In the Autumn Statement, Osborne made it clear he would not only continue with his savage austerity policies but strengthen them. The government’s plans for the next parliament would see government spending at its smallest share of national income since 1948. The chancellor’s plan to balance the budget by 2018-19 would involve increasing the pace of spending cuts from 2.3% a year in the five years from March 2011 to March 2016, to 3.7% a year in the three years after that. Osborne plans to eliminate the fiscal deficit by a sharp reduction of public spending from 44.7% of GDP in 2012-13 to 38.2% in 2018-19. This will have devastating consequences for the vast majority of working people.
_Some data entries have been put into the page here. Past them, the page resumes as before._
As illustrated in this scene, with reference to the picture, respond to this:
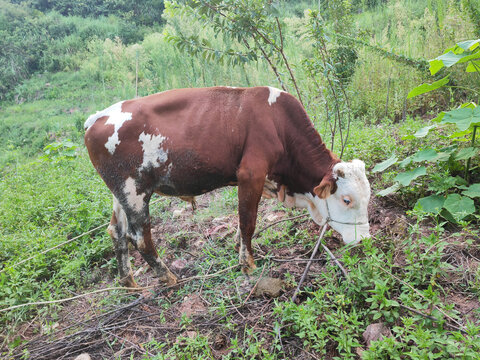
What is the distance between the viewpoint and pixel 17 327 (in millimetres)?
2928

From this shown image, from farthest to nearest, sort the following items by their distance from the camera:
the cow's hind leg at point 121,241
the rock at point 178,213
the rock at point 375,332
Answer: the rock at point 178,213, the cow's hind leg at point 121,241, the rock at point 375,332

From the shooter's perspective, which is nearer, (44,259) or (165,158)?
(165,158)

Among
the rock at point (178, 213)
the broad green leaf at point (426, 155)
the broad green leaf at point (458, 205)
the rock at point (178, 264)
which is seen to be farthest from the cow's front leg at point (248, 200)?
the rock at point (178, 213)

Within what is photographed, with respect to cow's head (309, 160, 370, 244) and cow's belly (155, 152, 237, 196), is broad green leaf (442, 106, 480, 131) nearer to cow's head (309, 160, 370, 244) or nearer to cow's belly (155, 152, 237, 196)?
cow's head (309, 160, 370, 244)

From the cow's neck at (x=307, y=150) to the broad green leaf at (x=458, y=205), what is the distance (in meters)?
0.91

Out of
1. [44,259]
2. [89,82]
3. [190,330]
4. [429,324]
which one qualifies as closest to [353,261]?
[429,324]

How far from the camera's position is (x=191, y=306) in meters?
2.76

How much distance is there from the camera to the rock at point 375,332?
1.88 m

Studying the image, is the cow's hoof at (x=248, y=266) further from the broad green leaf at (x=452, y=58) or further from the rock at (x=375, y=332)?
the broad green leaf at (x=452, y=58)

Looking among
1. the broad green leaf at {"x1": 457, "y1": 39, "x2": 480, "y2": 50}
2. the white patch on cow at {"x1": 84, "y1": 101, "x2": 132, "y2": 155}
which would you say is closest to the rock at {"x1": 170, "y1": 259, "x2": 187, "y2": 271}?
the white patch on cow at {"x1": 84, "y1": 101, "x2": 132, "y2": 155}

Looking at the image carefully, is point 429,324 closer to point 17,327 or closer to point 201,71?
point 17,327

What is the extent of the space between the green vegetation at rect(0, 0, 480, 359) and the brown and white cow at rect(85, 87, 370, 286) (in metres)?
0.41

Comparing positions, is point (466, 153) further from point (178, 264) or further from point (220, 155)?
point (178, 264)

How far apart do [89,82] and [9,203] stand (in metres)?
13.3
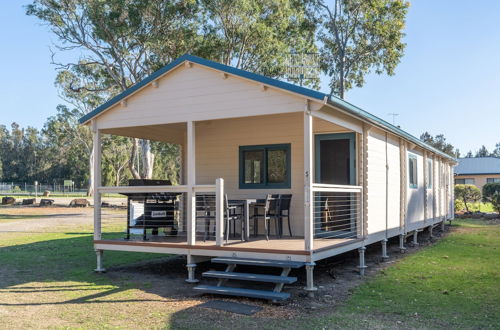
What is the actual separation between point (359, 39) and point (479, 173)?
989 inches

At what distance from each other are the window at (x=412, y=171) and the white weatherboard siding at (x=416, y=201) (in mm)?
120

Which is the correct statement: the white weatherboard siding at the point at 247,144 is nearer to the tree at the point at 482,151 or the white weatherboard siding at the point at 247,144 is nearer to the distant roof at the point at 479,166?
the distant roof at the point at 479,166

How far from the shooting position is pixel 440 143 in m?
61.4

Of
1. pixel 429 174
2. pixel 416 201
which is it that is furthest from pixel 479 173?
pixel 416 201

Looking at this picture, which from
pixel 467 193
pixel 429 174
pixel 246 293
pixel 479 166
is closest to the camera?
pixel 246 293

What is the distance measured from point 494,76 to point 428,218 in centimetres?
1037

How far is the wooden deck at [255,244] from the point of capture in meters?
7.10

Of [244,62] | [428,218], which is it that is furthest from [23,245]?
[244,62]

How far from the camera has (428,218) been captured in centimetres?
1477

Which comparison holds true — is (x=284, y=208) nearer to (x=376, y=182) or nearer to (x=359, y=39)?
(x=376, y=182)

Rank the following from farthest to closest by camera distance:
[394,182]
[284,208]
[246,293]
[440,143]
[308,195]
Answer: [440,143], [394,182], [284,208], [308,195], [246,293]

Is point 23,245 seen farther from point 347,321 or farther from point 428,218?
point 428,218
There is no love lost between rogues. Vince Cable, Business Secretary in the ConDem coalition government, announced the day before the growth figures were made public that Britain was experiencing the ‘wrong sort of recovery’ and opportunistically distanced himself from Tory plans to balance the budget. He said he was not wedded to the pace and scale of deficit cuts set out by Osborne after 2015. He regarded the Chancellor’s commitment to save an additional £30bn in the next parliament as ‘political and ideological’. Cable said ‘The Liberal Democrats will reduce the debt burden but ensure it isn’t done at the expense of public services and the most vulnerable in society.’ Could there be anything more shameful than this, coming from a member of the ConDem cabinet that has overseen damaging cuts in public services precisely at the expense of the most vulnerable members of society?
The Labour Party is just as bad. The populist announcement by shadow chancellor Ed Balls to restore the 50% top rate of tax on incomes above £150,000 is no more than a cover for Labour’s reactionary political and economic programme. In an interview with the Financial Times on 18 December 2013, Balls insisted that Labour must be seen as pro-business and pro-financial services. A future Labour government would be committed to running a budget surplus, reducing national debt and investing to promote growth. Balls repeated this mantra at the Fabian Society’s annual conference towards the end of January when he said Labour would run a budget surplus by 2020 and keep a tight control on public spending. He committed the party to cutting the national debt during the next parliament. So the Labour Party will follow the ConDem coalition in making the vast majority of working people pay for the financial crisis.
The Labour Party, just like the Tories and Liberal Democrats, will not fundamentally change anything. British capitalist governments will continue to sustain Britain’s parasitic and decaying capitalist economy and with it the wealth and power of the financial and corporate elite. We have to organise to stop them.